Japan Geoscience Union Meeting 2025

Presentation information

[J] Poster

M (Multidisciplinary and Interdisciplinary) » M-GI General Geosciences, Information Geosciences & Simulations

[M-GI29] Data-driven geosciences

Mon. May 26, 2025 5:15 PM - 7:15 PM Poster Hall (Exhibition Hall 7&8, Makuhari Messe)

convener:Kenta Ueki(Japan Agency for Marine-Earth Science and Technology), Shin-ichi Ito(The University of Tokyo), Keita Itano(Akita University), Masaoki Uno(Department of Earth and Planetary Science, Graduate School of Science, the University of Tokyo)

5:15 PM - 7:15 PM

[MGI29-P03] Addressing Challenges in Source Rock Type Classification Using Mineral Chemical Composition

*Keita Itano1, Masatsugu Itano1 (1.Akita University)

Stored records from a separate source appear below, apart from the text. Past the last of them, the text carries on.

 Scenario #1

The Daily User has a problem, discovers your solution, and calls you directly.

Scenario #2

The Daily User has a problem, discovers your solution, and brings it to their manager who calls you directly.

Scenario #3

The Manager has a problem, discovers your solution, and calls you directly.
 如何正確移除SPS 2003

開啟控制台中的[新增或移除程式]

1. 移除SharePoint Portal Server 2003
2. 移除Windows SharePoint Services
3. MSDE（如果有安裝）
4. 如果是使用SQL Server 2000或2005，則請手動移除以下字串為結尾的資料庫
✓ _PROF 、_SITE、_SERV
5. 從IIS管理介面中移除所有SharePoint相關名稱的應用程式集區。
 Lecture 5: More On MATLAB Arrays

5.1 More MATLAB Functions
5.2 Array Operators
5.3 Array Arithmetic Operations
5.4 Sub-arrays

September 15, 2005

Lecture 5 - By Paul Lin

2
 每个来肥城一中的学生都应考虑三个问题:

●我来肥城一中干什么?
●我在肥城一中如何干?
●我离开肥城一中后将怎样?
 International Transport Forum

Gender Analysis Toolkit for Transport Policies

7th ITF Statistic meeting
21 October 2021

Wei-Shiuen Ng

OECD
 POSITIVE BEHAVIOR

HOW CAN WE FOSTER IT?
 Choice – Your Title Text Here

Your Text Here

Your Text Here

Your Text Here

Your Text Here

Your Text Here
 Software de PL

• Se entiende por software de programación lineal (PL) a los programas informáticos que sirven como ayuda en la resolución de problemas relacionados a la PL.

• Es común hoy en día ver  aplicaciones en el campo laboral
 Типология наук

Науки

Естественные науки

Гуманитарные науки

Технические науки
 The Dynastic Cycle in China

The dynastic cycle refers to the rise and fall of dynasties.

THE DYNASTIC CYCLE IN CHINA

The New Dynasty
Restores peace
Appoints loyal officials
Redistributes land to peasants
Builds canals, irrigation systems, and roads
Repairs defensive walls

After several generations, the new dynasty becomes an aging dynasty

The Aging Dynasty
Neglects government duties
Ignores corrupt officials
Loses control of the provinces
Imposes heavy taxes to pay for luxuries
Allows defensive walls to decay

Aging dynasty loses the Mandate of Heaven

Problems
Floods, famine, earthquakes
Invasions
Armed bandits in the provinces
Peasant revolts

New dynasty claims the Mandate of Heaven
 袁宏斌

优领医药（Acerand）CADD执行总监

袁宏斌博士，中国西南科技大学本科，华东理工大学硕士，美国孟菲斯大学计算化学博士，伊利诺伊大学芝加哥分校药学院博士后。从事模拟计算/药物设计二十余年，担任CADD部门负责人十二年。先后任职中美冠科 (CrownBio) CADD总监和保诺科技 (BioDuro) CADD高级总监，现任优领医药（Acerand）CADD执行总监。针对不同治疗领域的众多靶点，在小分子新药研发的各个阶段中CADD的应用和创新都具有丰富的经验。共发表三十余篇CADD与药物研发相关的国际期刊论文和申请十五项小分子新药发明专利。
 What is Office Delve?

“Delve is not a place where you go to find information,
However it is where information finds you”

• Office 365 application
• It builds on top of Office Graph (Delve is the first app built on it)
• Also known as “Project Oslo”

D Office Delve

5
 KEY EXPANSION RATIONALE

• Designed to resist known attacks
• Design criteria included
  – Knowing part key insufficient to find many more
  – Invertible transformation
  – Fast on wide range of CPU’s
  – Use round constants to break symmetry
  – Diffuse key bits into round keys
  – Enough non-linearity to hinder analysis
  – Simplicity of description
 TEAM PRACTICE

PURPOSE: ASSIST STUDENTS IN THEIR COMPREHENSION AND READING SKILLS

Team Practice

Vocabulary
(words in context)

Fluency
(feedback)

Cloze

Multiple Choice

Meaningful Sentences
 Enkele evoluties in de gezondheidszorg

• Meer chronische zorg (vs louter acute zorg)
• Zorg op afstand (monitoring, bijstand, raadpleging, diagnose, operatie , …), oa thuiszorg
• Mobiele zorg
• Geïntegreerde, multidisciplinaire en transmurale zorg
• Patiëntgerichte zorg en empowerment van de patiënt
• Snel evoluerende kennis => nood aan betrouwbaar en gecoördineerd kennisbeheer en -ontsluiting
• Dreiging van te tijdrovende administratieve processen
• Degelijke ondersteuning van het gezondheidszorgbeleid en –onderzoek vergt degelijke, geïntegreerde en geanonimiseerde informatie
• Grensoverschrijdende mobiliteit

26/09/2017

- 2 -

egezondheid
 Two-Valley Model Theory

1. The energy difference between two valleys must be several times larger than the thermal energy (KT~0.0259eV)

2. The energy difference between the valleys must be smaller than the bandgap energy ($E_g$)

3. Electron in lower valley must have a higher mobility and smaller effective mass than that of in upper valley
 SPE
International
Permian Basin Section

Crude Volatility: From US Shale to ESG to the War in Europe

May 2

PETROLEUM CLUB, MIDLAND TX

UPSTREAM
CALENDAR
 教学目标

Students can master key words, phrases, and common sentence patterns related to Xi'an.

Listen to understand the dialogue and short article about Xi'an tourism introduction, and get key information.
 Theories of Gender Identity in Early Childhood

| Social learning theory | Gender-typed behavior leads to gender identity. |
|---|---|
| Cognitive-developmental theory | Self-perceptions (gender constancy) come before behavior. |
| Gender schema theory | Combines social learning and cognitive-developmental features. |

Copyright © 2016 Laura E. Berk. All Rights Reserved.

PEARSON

Keywords:Machine Learning, Compositional data, Missing data, Accessory mineral

The dating of detrital minerals in sediments and sedimentary rocks has been widely applied in various fields such as provenance studies, the reconstruction of orogenic histories, and ore exploration. Since the early 2000s, the widespread use of laser ablation inductively coupled plasma mass spectrometry (LA-ICP-MS) has enabled the acquisition of large datasets of zircon and monazite ages. Interpreting these age data requires constraining the formation processes and source rock types of individual mineral grains.
The major and trace element compositions of minerals are sensitive to their formation mechanisms and environments (e.g., bulk chemical composition and coexisting mineral assemblages), thus providing valuable information about their formation processes and source rock types. Numerous geochemical indicators for source rock classification in detrital zircon have been proposed for detrital zircon study. Leveraging extensive datasets of zircon and monazite chemical compositions across various rock types, machine learning approach offer the potential to develop higher-precision classification models and uncover new patterns within the data.
Some features associated with the mineral composition such as compositional data, missing data, and imbalanced data might become obstacles for the classification task. This study evaluated the impact of data imbalance and examined several strategies for addressing it using zircon trace element data. We compared three approaches: (i) adjusting the contribution of each class to the loss function by weighting it according to the class sample size, (ii) oversampling the minority class through synthetic sampling to increase its sample size, and (iii) a combination of ensemble learning and undersampling to reduce the sample size of the majority class. We confirmed that all approaches were effective; however, the degree of undersampling has a significant impact on classification performance. Especially when the sample size of minority class was small (<100), excessive undersampling led to a significant decrease in classification accuracy.